Scientists first noticed drastic changes in sensitivity to radiation in developing fruit fly cells in the mid-1970s. Similarly, a sensitive-to-resistant transformation takes place in people during the development of brain cells, which are extremely sensitive to radiation in their formative stages but more durable once they grow into adult neurons.
However, the underlying cellular and molecular causes of the transformations were undetected. The latest findings suggest that like the fruit fly cells, tumor cells may have a degree of epigenetic protection from radiotherapy or chemotherapy.
“We are talking about a piece of DNA that is very sensitive when open, but modification of its supporting structure has caused it to condense,” said Zhou, who is affiliated with the UF Shands Cancer Center and the UF Genetics Institute. “If we reverse this and open the DNA supporting structure, we can conceivably make the cells sensitive to radiation once more.
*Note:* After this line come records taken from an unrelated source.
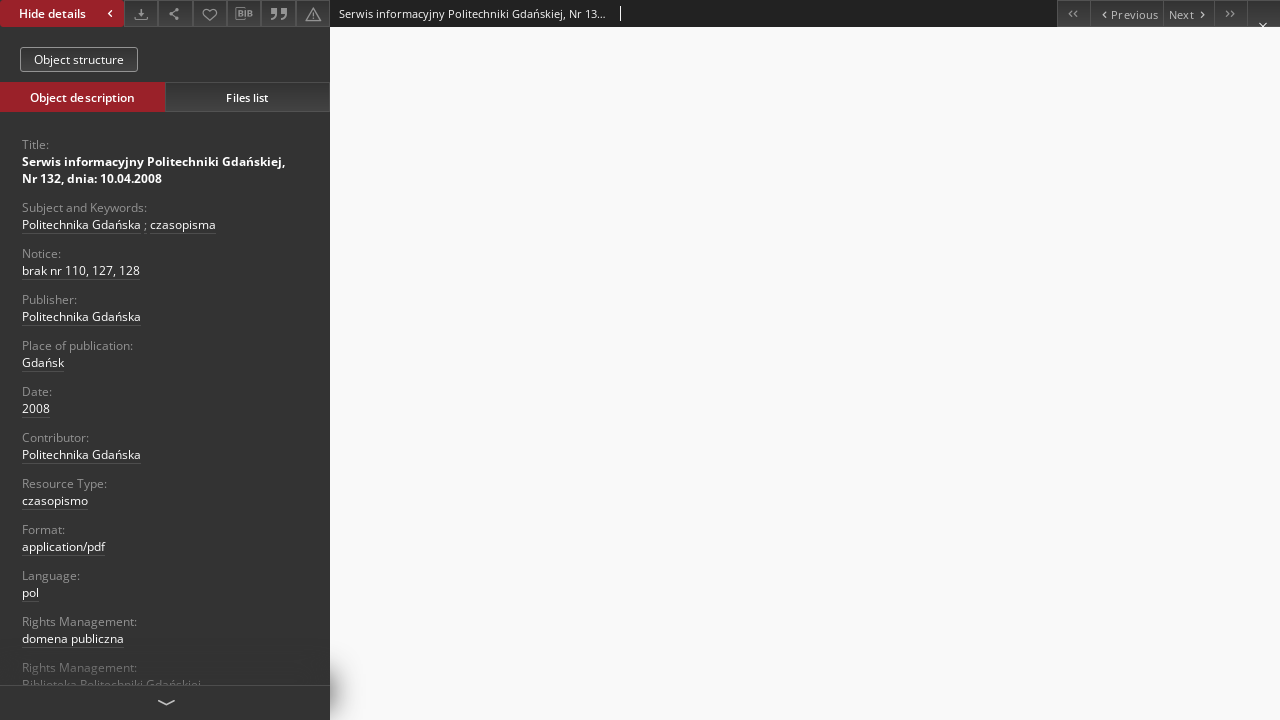

--- FILE ---
content_type: text/xml;charset=utf-8
request_url: https://pbc.gda.pl/dlibra/oai-pmh-repository.xml?verb=GetRecord&metadataPrefix=mets&identifier=oai:pbc.gda.pl:65159
body_size: 1562
content:
<?xml version="1.0" encoding="UTF-8"?>
<?xml-stylesheet type="text/xsl" href="https://pbc.gda.pl/style/common/xsl/oai-style.xsl"?>
<OAI-PMH xmlns="http://www.openarchives.org/OAI/2.0/" 
         xmlns:xsi="http://www.w3.org/2001/XMLSchema-instance"
         xsi:schemaLocation="http://www.openarchives.org/OAI/2.0/
         http://www.openarchives.org/OAI/2.0/OAI-PMH.xsd">
	<responseDate>2026-01-14T09:33:28Z</responseDate>
	<request identifier="oai:pbc.gda.pl:65159" metadataPrefix="mets" verb="GetRecord">
	https://pbc.gda.pl/oai-pmh-repository.xml</request>
	<GetRecord>
	
  <record>
	<header>
		<identifier>oai:pbc.gda.pl:65159</identifier>
	    <datestamp>2018-06-07T08:02:49Z</datestamp>
		  <setSpec>dLibraDigitalLibrary:PomeranianDigitalLibrary:RegionalMaterials</setSpec> 	      <setSpec>dLibraDigitalLibrary:PomeranianDigitalLibrary:Contemporary:Seriarls</setSpec> 	      <setSpec>dLibraDigitalLibrary:PomeranianDigitalLibrary:PartnersResources</setSpec> 	      <setSpec>dLibraDigitalLibrary:PomeranianDigitalLibrary:PartnersResources:PG</setSpec> 	      <setSpec>dLibraDigitalLibrary:PomeranianDigitalLibrary:Contemporary</setSpec> 	      <setSpec>dLibraDigitalLibrary:PomeranianDigitalLibrary</setSpec> 	      <setSpec>dLibraDigitalLibrary</setSpec> 	      <setSpec>dLibraDigitalLibrary:PomeranianDigitalLibrary:EphemeraPamphlets</setSpec> 	      <setSpec>dLibraDigitalLibrary:PomeranianDigitalLibrary:RegionalMaterials:Gdansk</setSpec> 	    </header>
		<metadata>
	<mets LABEL="Serwis informacyjny Politechniki Gdańskiej, Nr 132, dnia: 10.04.2008" xmlns="http://www.loc.gov/METS/" xmlns:xlink="http://www.w3.org/1999/xlink" xmlns:xsi="http://www.w3.org/2001/XMLSchema-instance" xsi:schemaLocation="http://www.loc.gov/METS/ http://www.loc.gov/standards/mets/mets.xsd">
 <dmdSec ID="dmd0">
  <mdWrap MIMETYPE="text/xml" MDTYPE="OTHER" OTHERMDTYPE="dlibra_avs" LABEL="Local Metadata">
   <xmlData><dlibra_avs:metadataDescription xmlns:dlibra_avs="https://pbc.gda.pl/" xmlns:xsi="http://www.w3.org/2001/XMLSchema-instance" xsi:schemaLocation="https://pbc.gda.pl/ https://pbc.gda.pl/dlibra/attribute-schema.xsd">
<dlibra_avs:PublicAccess><![CDATA[true]]></dlibra_avs:PublicAccess>
<dlibra_avs:DC>
<dlibra_avs:Title>
<value xml:lang="pl"><![CDATA[Serwis informacyjny Politechniki Gdańskiej, Nr 132, dnia: 10.04.2008]]></value>
</dlibra_avs:Title>
<dlibra_avs:Subject xml:lang="pl"><![CDATA[Politechnika Gdańska]]></dlibra_avs:Subject>
<dlibra_avs:Subject xml:lang="pl"><![CDATA[czasopisma]]></dlibra_avs:Subject>
<dlibra_avs:Description>
<dlibra_avs:NoticeOfContentDocument xml:lang="pl"><![CDATA[brak nr 110, 127, 128]]></dlibra_avs:NoticeOfContentDocument>
</dlibra_avs:Description>
<dlibra_avs:Publisher>
<value><![CDATA[Politechnika Gdańska]]></value>
<dlibra_avs:placeOfPublication xml:lang="pl"><![CDATA[Gdańsk]]></dlibra_avs:placeOfPublication>
</dlibra_avs:Publisher>
<dlibra_avs:Date><![CDATA[2008-01-01-2008-12-31]]></dlibra_avs:Date>
<dlibra_avs:Date><![CDATA[2008]]></dlibra_avs:Date>
<dlibra_avs:Contributor><![CDATA[Politechnika Gdańska]]></dlibra_avs:Contributor>
<dlibra_avs:Type xml:lang="pl"><![CDATA[czasopismo]]></dlibra_avs:Type>
<dlibra_avs:Format><![CDATA[application/pdf]]></dlibra_avs:Format>
<dlibra_avs:Source/>
<dlibra_avs:Language><![CDATA[pol]]></dlibra_avs:Language>
<dlibra_avs:Rights>
<value xml:lang="pl"><![CDATA[domena publiczna]]></value>
<dlibra_avs:RightsHolder xml:lang="pl"><![CDATA[Biblioteka Politechniki Gdańskiej]]></dlibra_avs:RightsHolder>
</dlibra_avs:Rights>
</dlibra_avs:DC>
<dlibra_avs:Digitalization xml:lang="pl"><![CDATA[Biblioteka Politechniki Gdańskiej]]></dlibra_avs:Digitalization>
<dlibra_avs:Localization xml:lang="pl"><![CDATA[Biblioteka Politechniki Gdańskiej]]></dlibra_avs:Localization>
<dlibra_avs:ContentType><![CDATA[application/pdf]]></dlibra_avs:ContentType>
</dlibra_avs:metadataDescription>
</xmlData>
  </mdWrap>
 </dmdSec>
 <dmdSec ID="dmd1">
  <mdWrap MIMETYPE="text/xml" MDTYPE="DC" LABEL="Dublin Core Metadata">
   <xmlData><dc:dc xmlns:dc="http://purl.org/dc/elements/1.1/">
<dc:title xml:lang="pl"><![CDATA[Serwis informacyjny Politechniki Gdańskiej, Nr 132, dnia: 10.04.2008]]></dc:title>
<dc:subject xml:lang="pl"><![CDATA[Politechnika Gdańska]]></dc:subject>
<dc:subject xml:lang="pl"><![CDATA[czasopisma]]></dc:subject>
<dc:publisher><![CDATA[Politechnika Gdańska]]></dc:publisher>
<dc:contributor><![CDATA[Politechnika Gdańska]]></dc:contributor>
<dc:date><![CDATA[2008]]></dc:date>
<dc:type xml:lang="pl"><![CDATA[czasopismo]]></dc:type>
<dc:format xml:lang="en"><![CDATA[application/pdf]]></dc:format>
<dc:format xml:lang="pl"><![CDATA[application/pdf]]></dc:format>
<dc:identifier><![CDATA[https://pbc.gda.pl/dlibra/publication/64216/edition/65159/content]]></dc:identifier>
<dc:identifier><![CDATA[oai:pbc.gda.pl:65159]]></dc:identifier>
<dc:language><![CDATA[pol]]></dc:language>
<dc:rights xml:lang="pl"><![CDATA[domena publiczna]]></dc:rights>
<dc:rights xml:lang="pl"><![CDATA[Biblioteka Politechniki Gdańskiej]]></dc:rights>
</dc:dc>
</xmlData>
  </mdWrap>
 </dmdSec>
 <fileSec>
  <fileGrp USE="original">
   <file ID="original0" MIMETYPE="application/pdf">
    <FLocat LOCTYPE="URL" xlink:type="simple" xlink:href="https://pbc.gda.pl/Content/65159/Serwis_Informacyjny_Nr_132_2008__.pdf"/>
   </file>
  </fileGrp>
 </fileSec>
 <structMap TYPE="PHYSICAL">
  <div ID="physicalStructure" DMDID="dmd1 dmd0" TYPE="files">
   <div ID="phys0" TYPE="file">
    <fptr FILEID="original0"/>
   </div>
  </div>
 </structMap>
</mets>

</metadata>
	  </record>	</GetRecord>
</OAI-PMH>
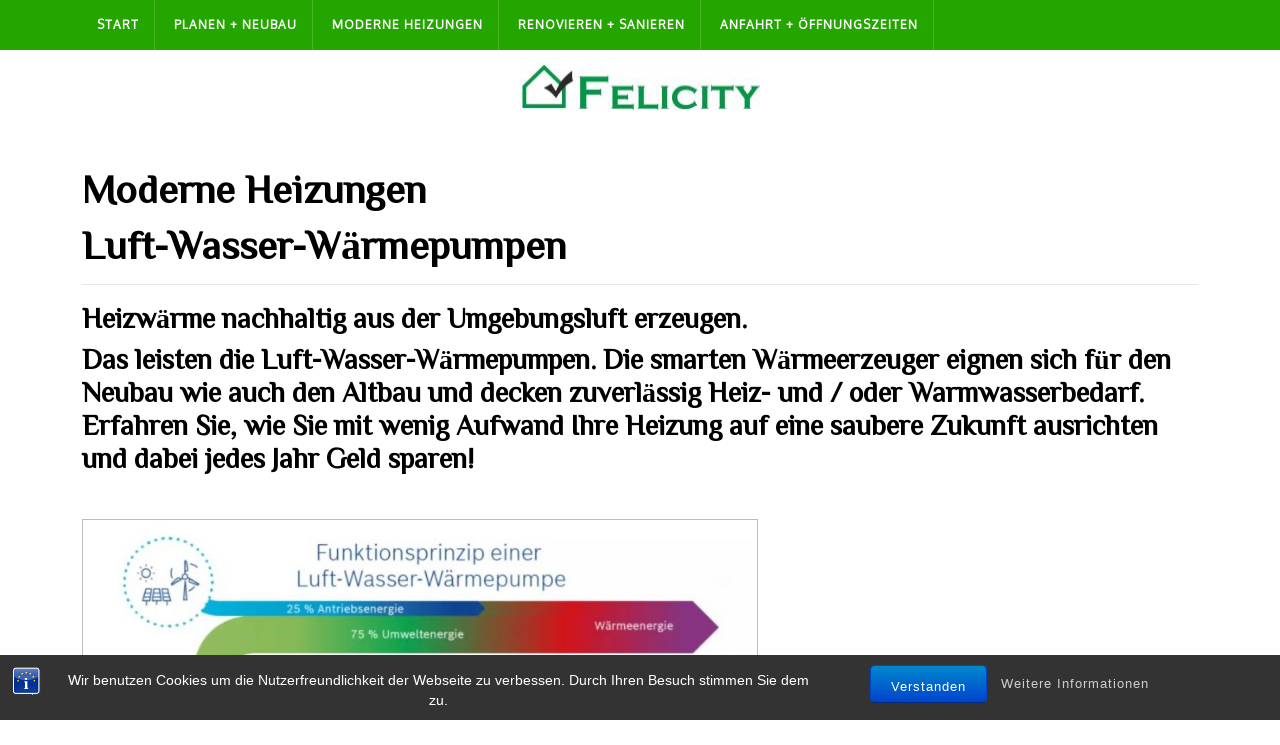

--- FILE ---
content_type: text/css
request_url: https://www.felicity-alpen.de/wp-content/themes/vw-eco-nature/inc/block-patterns/css/block-frontend.css?ver=6.4.3
body_size: 2011
content:
.banner-section, .article-outer-box{
  width: auto;
  height: auto;
}
.wp-block-buttons.aligncenter, figure.aligncenter.size-large{
  border: none !important;
}
/*Banner section*/
.banner-section a.wp-block-button__link:before {
  content: "\f067";
  font-family: 'Font Awesome 5 Free';
  font-weight: 900;
  margin-right: 5px;
  padding: 12px 13px;
  background: #23a200;
  border-radius: 50%;
  -webkit-box-shadow: 0px 0px 57px 0px rgba(0, 0, 0, 0.19);
  box-shadow: inset 2px 2px 10px #1e8900;
  transition: 1s;
}
.banner-section a.wp-block-button__link:after {
  content: "\f054";
  font-family: 'Font Awesome 5 Free';
  font-weight: 900;
  margin-left: 10px;
}
.banner-section .wp-block-button__link {
  padding: 15px 10px;
  text-decoration: none;
}
.banner-section a.wp-block-button__link:hover {
  background: #1e8900 !important;
  color: #fff !important;
}
/*Article section*/
.article-container {
  max-width: 1140px !important; 
  margin: 0 auto !important;
}
.article-container h2, .article-container h3 {
  font-size: 30px !important;
  font-weight: 500;
  margin-bottom: 20px;
}
.banner-section p{
  color: #fff !important;
}
.article-outer-box .wp-block-image img{
  width: 100% !important;
  height: auto !important;
}
.article-outer-box figure.aligncenter.size-large.is-resized{
  width: 75px;
  height: 75px ;
}
@media screen and (max-width:767px) {
  .article-outer-box, .article-outer-box p{
    text-align: center !important;
  }
  .article-container .wp-block-columns{
    gap: 0em;
    margin-bottom: 30px;
  }
}
@media screen and (max-width:1000px) {
  .banner-section .wp-block-columns.alignfull {
    margin: 0;
  }
  .wp-block-column.is-vertically-aligned-center{
    flex-basis: 100%!important;
  }
}
@media screen and (max-width: 992px) and (min-width: 767px) {
  .article-container .wp-block-columns, .article-container{
    flex-wrap: nowrap !important;
    gap: 1.5em;
  }
  .article-outer-box .article-container .wp-block-columns{
    margin-bottom: 20px;
  }
  .wp-block-columns :not(.is-not-stacked-on-mobile)>.wp-block-column{
    flex-basis: 22.22% !important;
  }
  .wp-block-columns :not(.is-not-stacked-on-mobile)>.ms-0{
    flex-basis: 77.77% !important;
  }
}

--- FILE ---
content_type: text/javascript
request_url: https://www.felicity-alpen.de/wp-content/themes/vw-eco-nature/assets/js/custom.js?ver=6.4.3
body_size: 3999
content:
function vw_eco_nature_menu_open_nav() {
	window.vw_eco_nature_responsiveMenu=true;
	jQuery(".sidenav").addClass('show');
}
function vw_eco_nature_menu_close_nav() {
	window.vw_eco_nature_responsiveMenu=false;
 	jQuery(".sidenav").removeClass('show');
}

jQuery(function($){
 	"use strict";
   	jQuery('.main-menu > ul').superfish({
		delay:       500,
		animation:   {opacity:'show',height:'show'},  
		speed:       'fast'
   	});
});

jQuery(document).ready(function () {
	window.vw_eco_nature_currentfocus=null;
  	vw_eco_nature_checkfocusdElement();
	var vw_eco_nature_body = document.querySelector('body');
	vw_eco_nature_body.addEventListener('keyup', vw_eco_nature_check_tab_press);
	var vw_eco_nature_gotoHome = false;
	var vw_eco_nature_gotoClose = false;
	window.vw_eco_nature_responsiveMenu=false;
 	function vw_eco_nature_checkfocusdElement(){
	 	if(window.vw_eco_nature_currentfocus=document.activeElement.className){
		 	window.vw_eco_nature_currentfocus=document.activeElement.className;
	 	}
 	}
 	function vw_eco_nature_check_tab_press(e) {
		"use strict";
		// pick passed event or global event object if passed one is empty
		e = e || event;
		var activeElement;

		if(window.innerWidth < 999){
		if (e.keyCode == 9) {
			if(window.vw_eco_nature_responsiveMenu){
			if (!e.shiftKey) {
				if(vw_eco_nature_gotoHome) {
					jQuery( ".main-menu ul:first li:first a:first-child" ).focus();
				}
			}
			if (jQuery("a.closebtn.mobile-menu").is(":focus")) {
				vw_eco_nature_gotoHome = true;
			} else {
				vw_eco_nature_gotoHome = false;
			}

		}else{

			if(window.vw_eco_nature_currentfocus=="responsivetoggle"){
				jQuery( "" ).focus();
			}}}
		}
		if (e.shiftKey && e.keyCode == 9) {
		if(window.innerWidth < 999){
			if(window.vw_eco_nature_currentfocus=="header-search"){
				jQuery(".responsivetoggle").focus();
			}else{
				if(window.vw_eco_nature_responsiveMenu){
				if(vw_eco_nature_gotoClose){
					jQuery("a.closebtn.mobile-menu").focus();
				}
				if (jQuery( ".main-menu ul:first li:first a:first-child" ).is(":focus")) {
					vw_eco_nature_gotoClose = true;
				} else {
					vw_eco_nature_gotoClose = false;
				}
			
			}else{

			if(window.vw_eco_nature_responsiveMenu){
			}}}}
		}
	 	vw_eco_nature_checkfocusdElement();
	}
});

(function( $ ) {
	jQuery('document').ready(function($){
	    setTimeout(function () {
    		jQuery("#preloader").fadeOut("slow");
	    },1000);
	});

	$(window).scroll(function(){
		var sticky = $('.header-sticky'),
			scroll = $(window).scrollTop();

		if (scroll >= 100) sticky.addClass('header-fixed');
		else sticky.removeClass('header-fixed');
	});
	
	$(document).ready(function () {
		$(window).scroll(function () {
		    if ($(this).scrollTop() > 100) {
		        $('.scrollup i').fadeIn();
		    } else {
		        $('.scrollup i').fadeOut();
		    }
		});
		$('.scrollup i').click(function () {
		    $("html, body").animate({
		        scrollTop: 0
		    }, 600);
		    return false;
		});
	});
})( jQuery );

jQuery(document).ready(function () {
  	function vw_eco_nature_search_loop_focus(element) {
	  var vw_eco_nature_focus = element.find('select, input, textarea, button, a[href]');
	  var vw_eco_nature_firstFocus = vw_eco_nature_focus[0];  
	  var vw_eco_nature_lastFocus = vw_eco_nature_focus[vw_eco_nature_focus.length - 1];
	  var KEYCODE_TAB = 9;

	  element.on('keydown', function vw_eco_nature_search_loop_focus(e) {
	    var isTabPressed = (e.key === 'Tab' || e.keyCode === KEYCODE_TAB);

	    if (!isTabPressed) { 
	      return; 
	    }

	    if ( e.shiftKey ) /* shift + tab */ {
	      if (document.activeElement === vw_eco_nature_firstFocus) {
	        vw_eco_nature_lastFocus.focus();
	          e.preventDefault();
	        }
	      } else /* tab */ {
	      if (document.activeElement === vw_eco_nature_lastFocus) {
	        vw_eco_nature_firstFocus.focus();
	          e.preventDefault();
	        }
	      }
	  });
	}
	jQuery('.search-box span a').click(function(){
        jQuery(".serach_outer").slideDown(1000);
    	vw_eco_nature_search_loop_focus(jQuery('.serach_outer'));
    });

    jQuery('.closepop a').click(function(){
        jQuery(".serach_outer").slideUp(1000);
    });
});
Controlling the blocking-unblocking mechanism to make the cells sensitive could potentially lead to better cancer therapy.”
Conceivably, certain drugs that open “enhancer” regions of cell-death genes in tumor cells could improve the effectiveness of cancer treatments.
“The scientists took a different approach to look at the regions of the genome important for DNA-damage induced cell death,” said Kristin White, an associate professor of dermatology at Harvard Medical School and Massachusetts General Hospital, who did not participate in the research. “One of the most interesting aspects of this work is the finding that changes in chromatin structure regulate the expression of genes that are important in this death, and that this regulation can extend over long distances in the genome.
“The research shows there is still a lot to learn about DNA damage-induced cell death,” she said. “We need to understand all aspects of this if we want to improve cancer therapy. This work suggests that we need to look harder at chromatin-modifying enzymes as new targets to alter the response of cancer cells to radiation.”
The research was supported by a National Institutes of Health grant.